### [AUFGABEN]
1. Fasse den Absatz im Seitentext, der mit „Als Ökonomen interessieren sich“ beginnt, als kurze Stichpunktliste zusammen und behalte dabei seine wichtigsten Aussagen.
2. Welche Ökonomen werden im Seitentext namentlich genannt? Zähle alle auf.
3. Was überschätzen Menschen laut Seitentext bei Vorhersagen?

Fallende Preise für Vorhersageleistungen

Als Ökonomen interessieren sich Agrawal, Gans und Goldfarb vor allem für die wirtschaftliche Folge der neuesten KI-Revolution: Vorhersageleistungen sind im Preis drastisch gefallen – so sehr, dass die Maschinen den Menschen ernsthaft Konkurrenz machen. Also sei es angesagt, die Vorhersageleistung von Maschinen im Vergleich zu der von Menschen systematisch zu bestimmen. Dabei ziehen sie unter anderem drei Lehren:

  • Menschen, einschließlich Experten, treffen unter bestimmten Bedingungen schlechte Vorhersagen. Sie neigen dazu, die Häufigkeit extremer oder allgemein auffälliger Daten zu überschätzen, und berücksichtigen statistische Eigenschaften nicht ausreichend.

[Extrahierte Zeilen]
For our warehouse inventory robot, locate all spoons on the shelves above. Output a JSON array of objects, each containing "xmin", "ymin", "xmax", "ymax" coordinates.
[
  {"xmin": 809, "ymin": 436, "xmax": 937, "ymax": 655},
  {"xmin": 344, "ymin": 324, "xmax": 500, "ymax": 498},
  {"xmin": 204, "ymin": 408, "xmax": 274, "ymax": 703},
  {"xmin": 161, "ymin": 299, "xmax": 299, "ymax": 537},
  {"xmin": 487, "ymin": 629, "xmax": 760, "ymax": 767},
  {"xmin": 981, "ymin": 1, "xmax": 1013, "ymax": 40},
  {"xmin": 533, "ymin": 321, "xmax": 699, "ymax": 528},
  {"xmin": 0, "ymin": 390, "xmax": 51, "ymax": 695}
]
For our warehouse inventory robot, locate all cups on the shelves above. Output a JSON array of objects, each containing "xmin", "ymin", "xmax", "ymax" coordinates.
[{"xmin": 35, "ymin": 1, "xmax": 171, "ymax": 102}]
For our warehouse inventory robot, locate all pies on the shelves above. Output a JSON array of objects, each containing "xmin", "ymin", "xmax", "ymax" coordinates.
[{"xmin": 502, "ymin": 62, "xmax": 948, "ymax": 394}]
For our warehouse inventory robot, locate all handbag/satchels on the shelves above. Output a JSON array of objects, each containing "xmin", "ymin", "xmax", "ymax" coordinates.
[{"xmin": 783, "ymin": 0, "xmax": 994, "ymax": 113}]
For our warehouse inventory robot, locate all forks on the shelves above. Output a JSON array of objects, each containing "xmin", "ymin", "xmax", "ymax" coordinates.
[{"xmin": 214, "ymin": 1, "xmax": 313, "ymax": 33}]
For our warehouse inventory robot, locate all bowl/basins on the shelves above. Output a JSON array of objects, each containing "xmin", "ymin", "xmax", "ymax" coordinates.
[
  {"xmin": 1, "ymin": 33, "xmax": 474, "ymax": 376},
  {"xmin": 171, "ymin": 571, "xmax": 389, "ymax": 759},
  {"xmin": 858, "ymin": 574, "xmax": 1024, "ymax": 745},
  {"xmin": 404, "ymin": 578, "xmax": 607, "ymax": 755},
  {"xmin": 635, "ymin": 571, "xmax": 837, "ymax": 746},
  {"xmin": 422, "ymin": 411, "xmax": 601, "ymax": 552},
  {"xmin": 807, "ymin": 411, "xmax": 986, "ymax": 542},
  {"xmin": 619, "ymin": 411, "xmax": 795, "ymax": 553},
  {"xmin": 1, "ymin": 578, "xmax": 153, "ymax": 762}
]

### [LÖSUNGEN]
1.
- Agrawal, Gans und Goldfarb interessieren sich als Ökonomen vor allem für die wirtschaftliche Folge der neuesten KI-Revolution.
- Vorhersageleistungen sind so stark im Preis gefallen, dass Maschinen den Menschen ernsthaft Konkurrenz machen.
- Deshalb sei die Vorhersageleistung von Maschinen systematisch mit der von Menschen zu vergleichen.
- Daraus ziehen sie unter anderem drei Lehren.

2.
- Agrawal
- Gans
- Goldfarb

3. Sie überschätzen die Häufigkeit extremer oder allgemein auffälliger Daten.